Exercise directions: Extend the forum thread on whether wisdom comes with age, picking up after its final sentence.

Document passage Start Marker

Your brain is still pruning out the shit you had at birth during your teenage years, changing to an adult brain. I would consider adult brains more reliable than teenage brains due to the unstable nature of such pruning.


----------



## 626Stitch (Oct 22, 2010)

I think as people age they develop a worldview that either challenges themselves or it doesnt. So some adults have a self justifying worldview which protects their own egos while others are more open and realise other people have a lot to offer.


----------



## Doc Dangerstein (Mar 8, 2013)

... can anyone provide me with a convincing rational argument that intelligence, ethics and knowledge increases with age? There is a world of a difference between a curious sixteen year old who reads philosophy, is aware of what is happening in the world and partakes in discussion, tinkers with science and maintains an active mind and body and forty year old who sits on the porch drinking beer wishing that he still had the metabolism to have sex and the physique to start a bar fight. The question is not whether you're an intellectual, idealist or work in a trade. The question is of allowing yourself to vegetate, of allowing yourself to become a miser, a bigot, a dreadful bore regardless if you're fifteen or seventy. If wisdom is truly a function of age than I really can't see it. 

The argument from experience falls apart considering that a person may be well versed and experienced in one area and not another. And if wisdom is to be gained from experience, a drunk who sits on his front stoop all afternoon is only seen as wise by those who aspire to be like the drunk in question. The only thing this world view maintains is the distribution of power, wealth and opportunity and a relationship of dominance and submission. Not my cup of tea at sixteen, and certainly not my cup of tea at thirty five. Maybe I'm more of an idealist now than before or perhaps it's coming to my awareness as my teenage years were surprisingly peaceful and rather pleasant. Or maybe I've grown more confident and proficient in the English language to speak my thoughts. 

The reverse is also true as there are amazing seniors and teenagers who are contenders for douchebag of the year award. Considering one is in perfect health, an adult may have the advantage of hormonal stability and therefore be less susceptible to mood changes.

Document passage End Marker
Raw data Start Marker

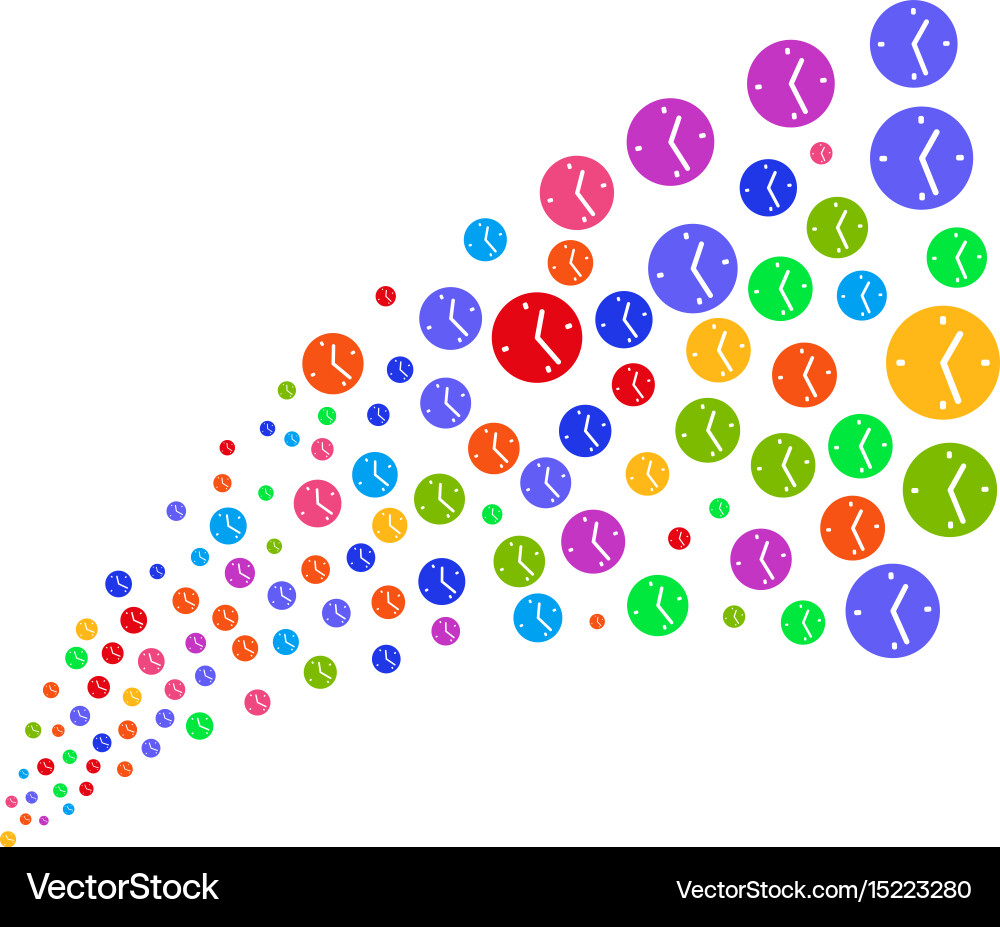 Source stream of clock vector image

Raw data End Marker

Exercise output:
----------



## XZ9 (Nov 16, 2013)

Adults often say they're older and experienced. What is it that I can't learn by reading self-help books?


----------



## Bahburah (Jul 25, 2013)

I'd say teens for sure because they have less of a restrictive thought process are are more raw.

Teens also have Fluid Intelligence which is much more adaptable and ready to learn new things and look at things differently.

While adults have Crystallized Intelligence which is more concrete and is more likely to reflect on experience than look for new ways of doing something.


A great imagination is all you really need.


----------



## xBiophagex (Dec 23, 2011)

Antipode said:


> I don't see why one should give up idealistic viewpoints. Look at your average adult and tell me how many of them are even making changes? Tell me how many of them have "accepted" the reality of the world.


'Idealistic viewpoints' is just another term for 'belief without proof'.


----------



## Moss Icon (Mar 29, 2011)

Being "right" is a matter entirely dependant on the issue at hand. Not the people.


----------



## JustBob31459 (Apr 7, 2014)

Great_Thinker said:


> Adults often say they're older and experienced. What is it that I can't learn by reading self-help books?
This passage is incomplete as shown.